## [Written request]
From the line that holds "What distance intervenes" to the last line of the data, copy everything exactly; leave out all the rest.

[Items from a dataset]
— Begin —

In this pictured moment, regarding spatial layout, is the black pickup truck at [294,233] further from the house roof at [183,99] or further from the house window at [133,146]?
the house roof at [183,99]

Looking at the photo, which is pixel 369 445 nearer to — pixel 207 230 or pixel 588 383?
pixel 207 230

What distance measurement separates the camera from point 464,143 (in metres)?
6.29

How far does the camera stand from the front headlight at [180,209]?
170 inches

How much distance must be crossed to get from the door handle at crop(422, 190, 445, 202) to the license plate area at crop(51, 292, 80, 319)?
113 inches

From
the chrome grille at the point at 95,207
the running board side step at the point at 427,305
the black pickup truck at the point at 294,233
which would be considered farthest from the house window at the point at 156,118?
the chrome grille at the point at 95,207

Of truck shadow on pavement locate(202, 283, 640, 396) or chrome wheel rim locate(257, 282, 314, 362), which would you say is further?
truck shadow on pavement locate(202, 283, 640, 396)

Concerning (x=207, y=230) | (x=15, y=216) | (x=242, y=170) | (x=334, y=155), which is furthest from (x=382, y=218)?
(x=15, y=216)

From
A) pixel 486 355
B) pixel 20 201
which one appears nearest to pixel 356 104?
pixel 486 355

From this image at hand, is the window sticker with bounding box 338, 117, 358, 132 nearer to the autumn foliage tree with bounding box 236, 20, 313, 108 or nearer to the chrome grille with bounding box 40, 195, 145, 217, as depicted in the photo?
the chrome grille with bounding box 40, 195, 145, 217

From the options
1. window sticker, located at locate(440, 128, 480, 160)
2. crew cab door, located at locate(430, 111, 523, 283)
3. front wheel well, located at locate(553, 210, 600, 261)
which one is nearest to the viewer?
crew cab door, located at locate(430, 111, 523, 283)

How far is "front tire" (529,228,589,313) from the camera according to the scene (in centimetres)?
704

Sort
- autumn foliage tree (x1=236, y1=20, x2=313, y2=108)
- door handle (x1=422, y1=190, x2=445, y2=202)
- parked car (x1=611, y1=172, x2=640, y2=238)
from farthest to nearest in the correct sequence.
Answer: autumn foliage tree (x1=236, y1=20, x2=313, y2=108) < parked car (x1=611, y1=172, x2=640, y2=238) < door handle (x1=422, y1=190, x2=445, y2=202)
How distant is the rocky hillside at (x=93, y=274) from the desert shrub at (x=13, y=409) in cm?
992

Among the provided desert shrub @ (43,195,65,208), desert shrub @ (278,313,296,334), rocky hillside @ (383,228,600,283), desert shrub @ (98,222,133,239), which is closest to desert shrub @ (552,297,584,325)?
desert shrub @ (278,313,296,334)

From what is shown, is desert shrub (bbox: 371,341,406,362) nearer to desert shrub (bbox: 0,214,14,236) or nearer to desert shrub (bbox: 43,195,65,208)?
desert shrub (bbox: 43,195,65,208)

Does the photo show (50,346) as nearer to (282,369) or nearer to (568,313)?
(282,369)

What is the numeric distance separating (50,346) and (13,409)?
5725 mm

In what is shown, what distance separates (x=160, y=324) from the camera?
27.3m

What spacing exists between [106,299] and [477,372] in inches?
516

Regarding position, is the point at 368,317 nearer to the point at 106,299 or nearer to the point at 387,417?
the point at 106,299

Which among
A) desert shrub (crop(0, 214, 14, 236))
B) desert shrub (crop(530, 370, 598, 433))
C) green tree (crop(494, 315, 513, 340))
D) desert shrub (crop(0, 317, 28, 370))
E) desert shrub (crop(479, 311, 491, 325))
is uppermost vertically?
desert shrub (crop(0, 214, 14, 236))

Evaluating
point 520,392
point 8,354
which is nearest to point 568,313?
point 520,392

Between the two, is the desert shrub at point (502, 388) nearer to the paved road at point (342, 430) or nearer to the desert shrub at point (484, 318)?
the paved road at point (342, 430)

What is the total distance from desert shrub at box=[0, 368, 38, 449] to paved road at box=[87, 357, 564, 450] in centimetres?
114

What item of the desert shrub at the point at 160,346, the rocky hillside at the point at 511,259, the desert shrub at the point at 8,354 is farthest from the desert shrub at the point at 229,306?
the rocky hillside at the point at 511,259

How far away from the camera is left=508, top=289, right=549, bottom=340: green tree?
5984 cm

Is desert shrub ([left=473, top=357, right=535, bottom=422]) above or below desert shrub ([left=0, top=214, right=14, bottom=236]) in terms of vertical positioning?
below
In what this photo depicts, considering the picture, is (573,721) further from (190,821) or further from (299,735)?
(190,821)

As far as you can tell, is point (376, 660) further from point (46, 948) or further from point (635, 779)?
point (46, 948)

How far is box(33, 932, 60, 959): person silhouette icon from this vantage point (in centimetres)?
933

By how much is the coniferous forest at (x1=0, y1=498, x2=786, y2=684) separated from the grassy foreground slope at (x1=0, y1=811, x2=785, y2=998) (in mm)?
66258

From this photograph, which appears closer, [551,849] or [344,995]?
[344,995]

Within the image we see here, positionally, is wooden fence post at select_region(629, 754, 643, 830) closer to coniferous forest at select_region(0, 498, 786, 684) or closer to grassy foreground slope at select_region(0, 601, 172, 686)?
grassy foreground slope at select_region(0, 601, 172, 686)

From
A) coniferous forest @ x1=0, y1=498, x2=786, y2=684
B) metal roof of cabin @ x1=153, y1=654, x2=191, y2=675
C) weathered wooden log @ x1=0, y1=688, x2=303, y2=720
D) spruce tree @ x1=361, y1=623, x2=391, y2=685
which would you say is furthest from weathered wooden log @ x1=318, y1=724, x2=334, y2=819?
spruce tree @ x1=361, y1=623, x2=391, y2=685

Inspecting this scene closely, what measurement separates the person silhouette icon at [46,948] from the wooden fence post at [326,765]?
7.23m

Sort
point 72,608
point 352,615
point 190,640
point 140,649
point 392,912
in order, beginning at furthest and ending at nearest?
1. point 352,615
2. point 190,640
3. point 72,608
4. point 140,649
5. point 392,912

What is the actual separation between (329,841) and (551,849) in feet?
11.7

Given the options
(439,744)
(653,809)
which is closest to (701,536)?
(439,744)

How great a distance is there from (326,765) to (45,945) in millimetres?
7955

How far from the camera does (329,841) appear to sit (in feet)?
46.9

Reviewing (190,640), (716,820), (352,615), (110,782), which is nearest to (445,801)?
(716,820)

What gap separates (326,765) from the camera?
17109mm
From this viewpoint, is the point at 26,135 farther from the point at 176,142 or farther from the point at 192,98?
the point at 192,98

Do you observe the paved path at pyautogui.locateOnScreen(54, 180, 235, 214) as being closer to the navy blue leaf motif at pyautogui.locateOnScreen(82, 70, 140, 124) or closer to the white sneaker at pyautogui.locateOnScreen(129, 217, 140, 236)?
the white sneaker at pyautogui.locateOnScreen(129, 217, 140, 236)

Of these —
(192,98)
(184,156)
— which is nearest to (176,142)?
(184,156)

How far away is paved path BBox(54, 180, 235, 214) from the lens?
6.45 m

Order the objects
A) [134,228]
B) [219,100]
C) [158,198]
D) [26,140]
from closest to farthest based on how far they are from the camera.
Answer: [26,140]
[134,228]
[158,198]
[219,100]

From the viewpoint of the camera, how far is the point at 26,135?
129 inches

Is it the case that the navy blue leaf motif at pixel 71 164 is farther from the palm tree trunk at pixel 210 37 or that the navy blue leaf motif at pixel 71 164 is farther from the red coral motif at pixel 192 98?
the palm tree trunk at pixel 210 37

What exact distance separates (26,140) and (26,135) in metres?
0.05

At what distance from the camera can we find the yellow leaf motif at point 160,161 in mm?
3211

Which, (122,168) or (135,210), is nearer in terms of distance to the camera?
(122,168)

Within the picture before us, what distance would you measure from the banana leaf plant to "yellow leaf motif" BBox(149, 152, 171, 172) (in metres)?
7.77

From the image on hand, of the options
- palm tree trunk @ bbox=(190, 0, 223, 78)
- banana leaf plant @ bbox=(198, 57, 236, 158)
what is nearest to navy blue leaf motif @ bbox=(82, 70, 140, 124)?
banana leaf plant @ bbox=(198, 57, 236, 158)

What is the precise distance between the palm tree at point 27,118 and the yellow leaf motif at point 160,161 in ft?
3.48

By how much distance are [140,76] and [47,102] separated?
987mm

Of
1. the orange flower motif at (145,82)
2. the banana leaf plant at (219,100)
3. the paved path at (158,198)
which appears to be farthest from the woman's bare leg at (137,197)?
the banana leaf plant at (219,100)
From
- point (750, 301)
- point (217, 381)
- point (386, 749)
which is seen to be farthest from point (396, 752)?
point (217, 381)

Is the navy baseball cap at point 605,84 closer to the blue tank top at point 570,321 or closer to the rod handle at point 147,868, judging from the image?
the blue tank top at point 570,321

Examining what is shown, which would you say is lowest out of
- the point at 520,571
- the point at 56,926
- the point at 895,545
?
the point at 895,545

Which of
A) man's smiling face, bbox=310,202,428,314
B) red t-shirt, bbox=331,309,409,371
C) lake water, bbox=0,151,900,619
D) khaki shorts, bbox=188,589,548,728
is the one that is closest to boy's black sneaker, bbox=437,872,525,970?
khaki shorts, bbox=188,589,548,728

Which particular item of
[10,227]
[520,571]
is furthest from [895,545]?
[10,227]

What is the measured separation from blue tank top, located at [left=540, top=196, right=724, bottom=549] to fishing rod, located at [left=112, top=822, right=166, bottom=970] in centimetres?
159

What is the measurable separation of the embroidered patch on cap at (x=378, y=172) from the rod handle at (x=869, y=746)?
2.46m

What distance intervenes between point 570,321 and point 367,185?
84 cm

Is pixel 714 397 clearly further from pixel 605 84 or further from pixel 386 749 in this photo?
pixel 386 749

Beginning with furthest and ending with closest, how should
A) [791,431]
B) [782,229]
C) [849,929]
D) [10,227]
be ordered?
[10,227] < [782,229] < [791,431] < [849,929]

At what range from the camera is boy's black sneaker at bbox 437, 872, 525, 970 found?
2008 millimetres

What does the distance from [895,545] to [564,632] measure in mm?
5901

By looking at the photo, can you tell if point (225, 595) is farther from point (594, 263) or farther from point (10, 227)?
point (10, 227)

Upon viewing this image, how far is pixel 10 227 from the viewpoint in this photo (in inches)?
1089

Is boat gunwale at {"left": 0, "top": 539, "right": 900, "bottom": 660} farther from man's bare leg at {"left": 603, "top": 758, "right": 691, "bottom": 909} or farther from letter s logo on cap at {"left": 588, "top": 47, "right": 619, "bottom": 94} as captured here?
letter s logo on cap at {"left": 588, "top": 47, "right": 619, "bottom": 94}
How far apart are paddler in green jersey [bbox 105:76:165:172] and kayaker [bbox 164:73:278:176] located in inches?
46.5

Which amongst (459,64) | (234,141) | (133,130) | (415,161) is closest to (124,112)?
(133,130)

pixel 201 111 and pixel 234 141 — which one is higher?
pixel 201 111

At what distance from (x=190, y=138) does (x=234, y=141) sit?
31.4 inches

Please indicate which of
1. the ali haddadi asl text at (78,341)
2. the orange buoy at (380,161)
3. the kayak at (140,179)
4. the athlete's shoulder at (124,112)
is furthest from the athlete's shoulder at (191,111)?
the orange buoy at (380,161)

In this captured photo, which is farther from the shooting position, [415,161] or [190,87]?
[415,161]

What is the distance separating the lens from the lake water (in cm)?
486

— End —

## [Written response]
What distance intervenes between point 570,321 and point 367,185?
84 cm

Is pixel 714 397 clearly further from pixel 605 84 or further from pixel 386 749 in this photo?
pixel 386 749

Beginning with furthest and ending with closest, how should
A) [791,431]
B) [782,229]
C) [849,929]
D) [10,227]
be ordered?
[10,227] < [782,229] < [791,431] < [849,929]

At what range from the camera is boy's black sneaker at bbox 437, 872, 525, 970 found?
2008 millimetres

What does the distance from [895,545] to [564,632] measure in mm?
5901

By looking at the photo, can you tell if point (225, 595) is farther from point (594, 263) or farther from point (10, 227)?
point (10, 227)

Upon viewing this image, how far is pixel 10 227 from the viewpoint in this photo (in inches)?
1089

Is boat gunwale at {"left": 0, "top": 539, "right": 900, "bottom": 660} farther from man's bare leg at {"left": 603, "top": 758, "right": 691, "bottom": 909} or farther from letter s logo on cap at {"left": 588, "top": 47, "right": 619, "bottom": 94} as captured here?
letter s logo on cap at {"left": 588, "top": 47, "right": 619, "bottom": 94}
How far apart are paddler in green jersey [bbox 105:76:165:172] and kayaker [bbox 164:73:278:176] located in inches?
46.5

Which amongst (459,64) | (234,141) | (133,130) | (415,161) is closest to (124,112)?
(133,130)

pixel 201 111 and pixel 234 141 — which one is higher?
pixel 201 111

At what distance from (x=190, y=138) does (x=234, y=141) sit?
31.4 inches

Please indicate which of
1. the ali haddadi asl text at (78,341)
2. the orange buoy at (380,161)
3. the kayak at (140,179)
4. the athlete's shoulder at (124,112)
is furthest from the athlete's shoulder at (191,111)?
the orange buoy at (380,161)

In this captured photo, which is farther from the shooting position, [415,161] or [190,87]?
[415,161]

What is the distance separating the lens from the lake water (in cm)?
486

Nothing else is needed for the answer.